Maximally consumable data
Getting data into more accessible formats is a big part of what we do at SnapLogic, so it’s always good to see someone else promoting simple over complicated. (Zen for us Python folks. )
A couple of weeks ago, Roger Costello posted a short article on Maximally Consumable Data, which triggered a discussion on the xml dev mailing list. Roger did a good job of distilling this down a a very digestable summary. Bill de hÒra summarized the same topic in a nice one-liner back in February.
I feel we’re at the point where the simple data format discussion has converged to a handful of very usable alternatives – Simple XML / POX, Atom, JSON/JSONP, with microformats mixed in, and it’s time to start discussing the higher level aspects like metadata. That discussion is already beginning at the OpenAjax Alliance.
I had originally intended the Mashup Camp session to get beyond the basics of just the formats, and to initiate a discussion around security, access control, and descriptions of feeds, but in typical un-conference fashion – “Whatever happens is the only thing that could have.” – we ended up primarily discussing the formats, and tradeoffs between them. (The mashup camp link above has plenty of reference links on the various formats.)
As part of the SnapLogic 2.0 release, we added an RP layer to the core server, to allow a simple choice of representation on a read or write, based on Content-Type. The beginnings of this were in 1.0, but 2.0 formalized the API’s so we could add additional representations when needed, and makes the representations uniformly available to all resources. We also support explicit formatting through components like the XMLWriter for cases where the default representations are not enough.
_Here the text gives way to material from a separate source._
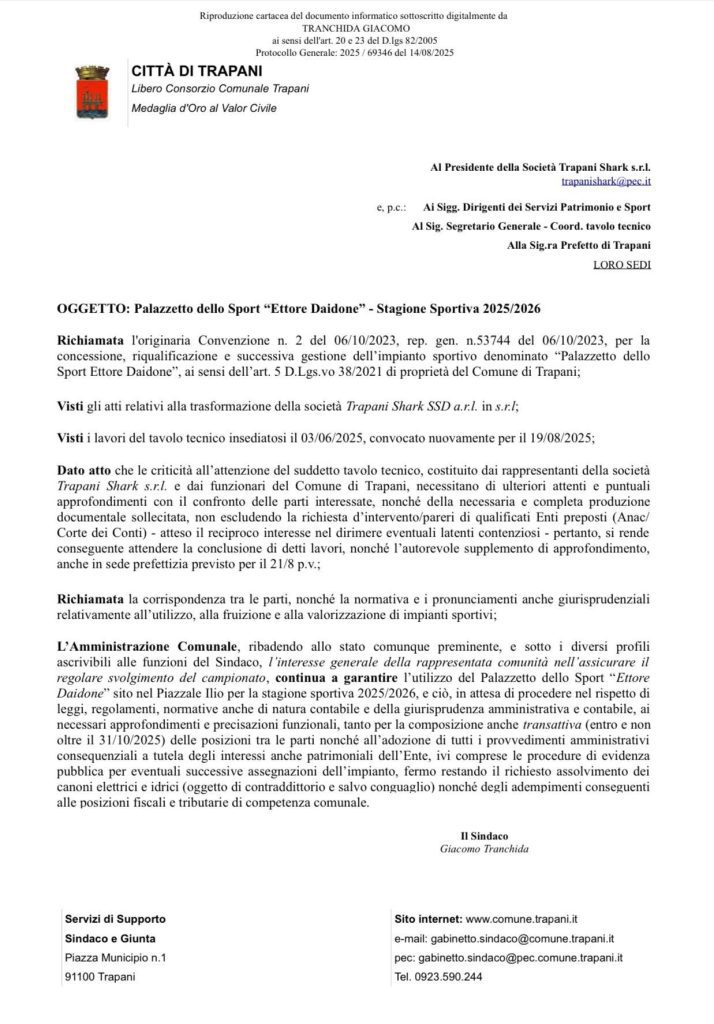 TRAPANI SHARK. LE POSIZIONI UFFICIALI DELLE PARTI RIGUARDO L’AFFIDAMENTO DEL PALADAIDONE 1 IMG 0452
Of course, nothing is ever set in stone when it comes to formats, and this week at the MySQL conference I learned that we were missing one important representation we had overlooked.
We had a booth at the MySQL conference, next to the dot Org pavillion (It was nice to see lots of familiar community faces again!) There were two interesting new products at the conference as well. Tod Landis was showing Entrance, a GPL licensed data browser, and Nate Williams of Kirix was showing Strata. Both of these tools are ‘data browsers’, but I view them as the beginning of a new generation of data access tools. They go beyond the basic query tool, and are moving into the realm of data display, visualization and analytics. At the same time, they are not traditional ‘report writers.’
I’ve been aware of Entrance for a while, and had been talking to Tod about reading SnapLogic as a data source.Strata was new to me. In the course of talking to both Nate and Tod at the conference, we realized that since both tools were ‘web’ savvy, and could read data not only from MySQL but also over HTTP, we should be able to get things working. With that capability, SnapLogic can become a data source for both, and open up a whole new range of data sources beyond MySQL tables. The gotcha? In the context of the conference, the best lowest common denominator format for both tools was good old tab delimited.
I managed to avoid ‘booth duty’ for a couple of hours Wednesday, and I prototyped a tsv representation module for SnapLogic. I added it to our demo server, and by the end of the day, both Entrance and Strata were able to read and display our demo data feeds as tsv.
Short term, we will add ‘text/tab-separated-values’ to the standard SnapLogic representation suite (and probably csv as well.) Longer term, we have some new data consumers for SnapLogic.